Gabon: la fin d’une dictature… et le début d’une autre?
Quelques minutes après l’annonce des résultats d’élections frauduleuses, les militaires gabonais ont organisé un coup d’État qui a mis fin à plus d’un demi-siècle de règne dynastique. Les célébrations dans les rues et les expressions de soulagement de la société civile gabonaise, longtemps victime de la répression, ont contrasté avec la condamnation internationale et l’inquiétude suscitée par la vague de coups d’État militaires qui balaie l’Afrique centrale et l’Afrique de l’Ouest. Les régimes militaires sont rarement aussi brefs que promis et ne donnent que très rarement lieu à des transitions rapides vers la démocratie. Les militaires gabonais doivent rapidement passer le relais à un gouvernement civil démocratiquement élu. Sinon, on risque de voir s’installer une nouvelle dictature qui pourrait être encore plus répressive que la précédente.
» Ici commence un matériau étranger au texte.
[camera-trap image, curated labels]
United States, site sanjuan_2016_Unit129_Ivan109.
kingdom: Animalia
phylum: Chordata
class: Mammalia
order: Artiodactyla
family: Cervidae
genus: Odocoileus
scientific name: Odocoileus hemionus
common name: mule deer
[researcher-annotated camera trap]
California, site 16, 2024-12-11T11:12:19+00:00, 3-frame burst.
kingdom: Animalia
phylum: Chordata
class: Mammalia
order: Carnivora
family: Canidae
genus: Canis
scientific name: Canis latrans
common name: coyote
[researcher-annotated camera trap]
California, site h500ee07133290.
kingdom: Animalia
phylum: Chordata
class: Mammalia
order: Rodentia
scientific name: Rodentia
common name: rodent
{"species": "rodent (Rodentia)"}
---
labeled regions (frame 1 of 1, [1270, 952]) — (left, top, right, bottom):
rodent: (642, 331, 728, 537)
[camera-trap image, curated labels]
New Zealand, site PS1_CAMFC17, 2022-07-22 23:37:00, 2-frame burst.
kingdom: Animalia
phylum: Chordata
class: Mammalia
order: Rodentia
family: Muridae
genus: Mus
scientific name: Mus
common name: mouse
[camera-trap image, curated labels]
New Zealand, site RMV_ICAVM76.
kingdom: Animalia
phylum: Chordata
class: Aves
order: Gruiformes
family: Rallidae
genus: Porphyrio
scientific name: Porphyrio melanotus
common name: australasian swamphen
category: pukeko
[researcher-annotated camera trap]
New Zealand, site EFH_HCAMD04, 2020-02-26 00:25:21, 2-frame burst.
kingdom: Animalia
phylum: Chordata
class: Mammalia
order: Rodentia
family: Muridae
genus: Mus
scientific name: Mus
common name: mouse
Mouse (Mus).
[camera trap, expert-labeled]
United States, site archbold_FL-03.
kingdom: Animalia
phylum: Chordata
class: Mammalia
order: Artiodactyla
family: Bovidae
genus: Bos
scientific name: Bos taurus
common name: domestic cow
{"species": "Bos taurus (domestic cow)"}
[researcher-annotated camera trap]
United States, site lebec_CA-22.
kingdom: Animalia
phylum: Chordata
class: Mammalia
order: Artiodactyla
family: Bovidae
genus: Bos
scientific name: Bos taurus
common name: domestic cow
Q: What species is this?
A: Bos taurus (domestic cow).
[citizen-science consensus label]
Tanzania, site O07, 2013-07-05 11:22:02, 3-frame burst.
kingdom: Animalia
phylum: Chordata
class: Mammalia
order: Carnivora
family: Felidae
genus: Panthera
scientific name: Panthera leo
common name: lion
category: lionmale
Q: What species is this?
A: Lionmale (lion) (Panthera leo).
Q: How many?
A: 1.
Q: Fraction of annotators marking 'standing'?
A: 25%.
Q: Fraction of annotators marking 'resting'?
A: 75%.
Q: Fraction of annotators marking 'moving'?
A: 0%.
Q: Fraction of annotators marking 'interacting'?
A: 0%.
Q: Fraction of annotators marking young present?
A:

Le 26 août, le Gabon a procédé à des élections générales. Les résultats officiels ont été annoncés à la télévision publique quatre jours plus tard, au milieu de la nuit, alors que le pays était sous couvre-feu et que l’Internet était coupé. Comme on pouvait s’y attendre, le président sortant Ali Bongo, au pouvoir depuis la mort de son père et prédécesseur en 2009, s’est vu confier un troisième mandat, avec 64,3% des voix. Les allégations de fraude ont été nombreuses, comme lors des élections précédentes. Mais cette fois-ci, un événement sans précédent s’est produit : moins d’une heure plus tard, les militaires ont pris le pouvoir et le règne de 56 ans de la famille Bongo a pris fin.
Par la volonté despotique de Bongo, l’élection s’est tenue dans des conditions totalement irrégulières, en violation flagrante des normes et standards internationaux.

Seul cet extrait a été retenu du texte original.